Lang stated the chance to work particularly with ladies entrepreneurs is a major cause she was so keen to use for the internship. Particularly, she stated, Pink Lemonade gives frank and sincere details about ladies’s well being points, a subject that may typically be troublesome even for ladies to debate.
“I’ve by no means heard of an organization that desires to empower ladies on this manner,” she stated. “I simply really feel prefer it was an awesome course of that I might like to see different ladies and males take part in as nicely.”

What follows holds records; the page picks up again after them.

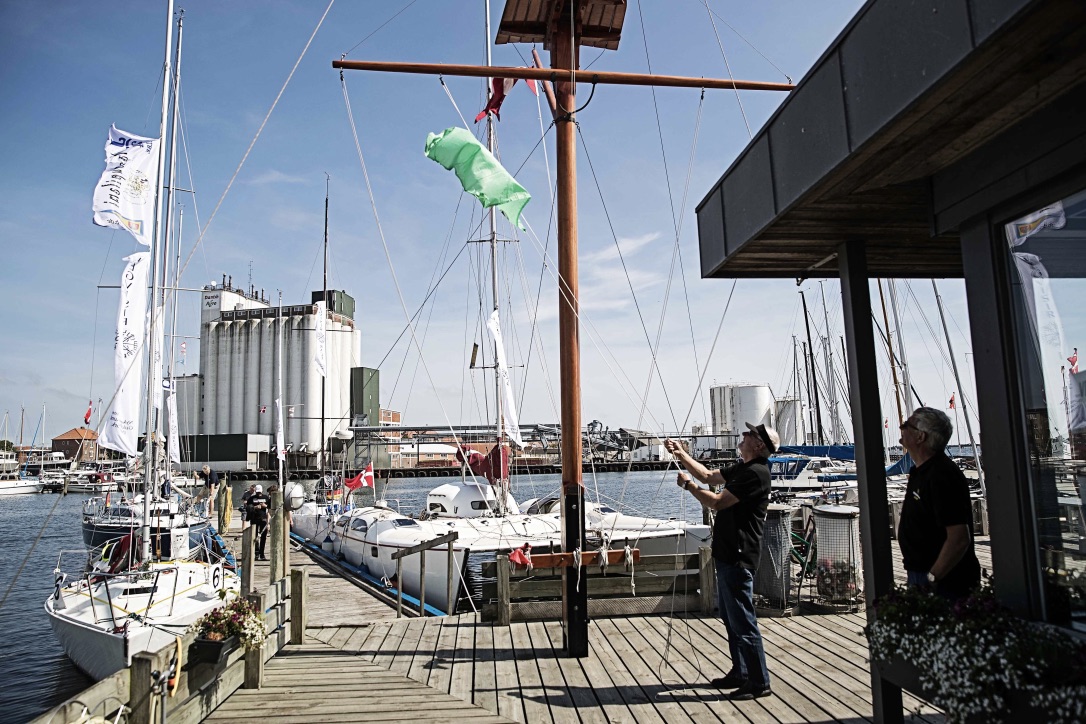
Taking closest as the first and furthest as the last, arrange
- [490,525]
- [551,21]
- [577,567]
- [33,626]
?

The partnership with Sac State solved a number of challenges for Pink Lemonade co-founders Lilly Khorsand and Gaby Chavez. The model new firm – launched in July 2022 – desperately wanted assist selling its model. Khorsand and Chavez had been focused on hiring an intern however didn’t know the way, and even when they discovered that particular person, they had been unsure how they’d pay for that work.
Sac State linked them with – and compensated – Lang, an enthusiastic intern who was prepared and prepared to assist. That basis allowed them to deal with ensuring Lang could be handled pretty and will carry out significant work.
“Having the ability to truly work with Sac State took a number of the burden off of us to attempt to do a number of the preliminary work, and it additionally paired us with college students that truly had been focused on what we had been doing,” Khorsand stated. “They had been getting paid, so it sort of allowed us to focus extra on the connection we constructed with Destinee.”
With some cash from the Anchor Grant nonetheless accessible, Hong stated she hopes to have the ability to rent at the least one or two college students this spring. Past that, she plans to use for extra funding to proceed the partnership, with the objective to create a sustainable long-term internship program.